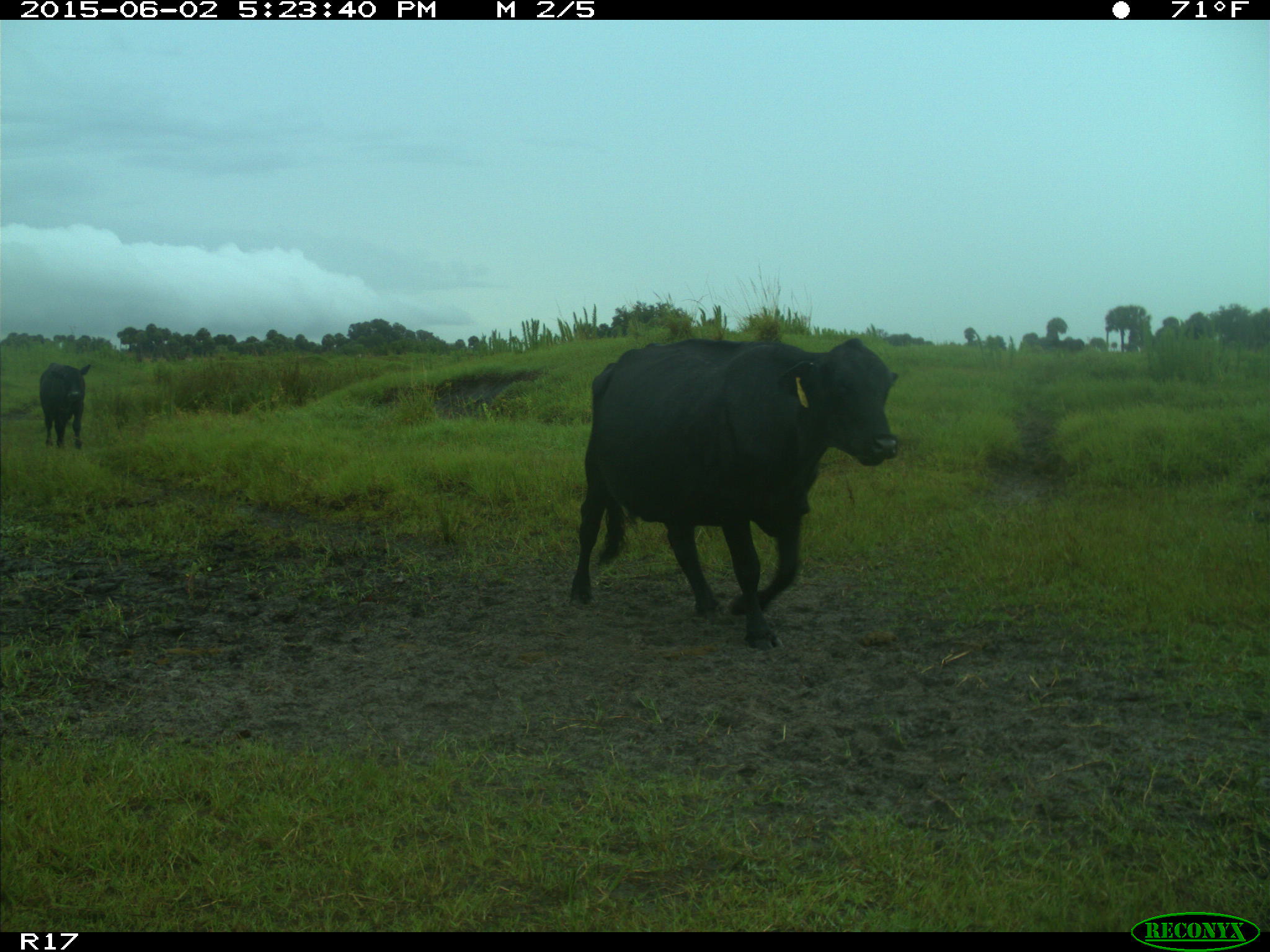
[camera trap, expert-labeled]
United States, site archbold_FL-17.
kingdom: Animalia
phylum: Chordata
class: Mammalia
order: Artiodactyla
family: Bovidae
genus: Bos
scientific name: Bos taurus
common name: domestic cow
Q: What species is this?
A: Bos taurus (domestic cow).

· · ·

**THE PROBLEM:** Reproduce every record in full. Leave out the images.

**SOLUTION:**
[camera trap, expert-labeled]
United States, site archbold_FL-17.
kingdom: Animalia
phylum: Chordata
class: Mammalia
order: Artiodactyla
family: Bovidae
genus: Bos
scientific name: Bos taurus
common name: domestic cow
Q: What species is this?
A: Bos taurus (domestic cow).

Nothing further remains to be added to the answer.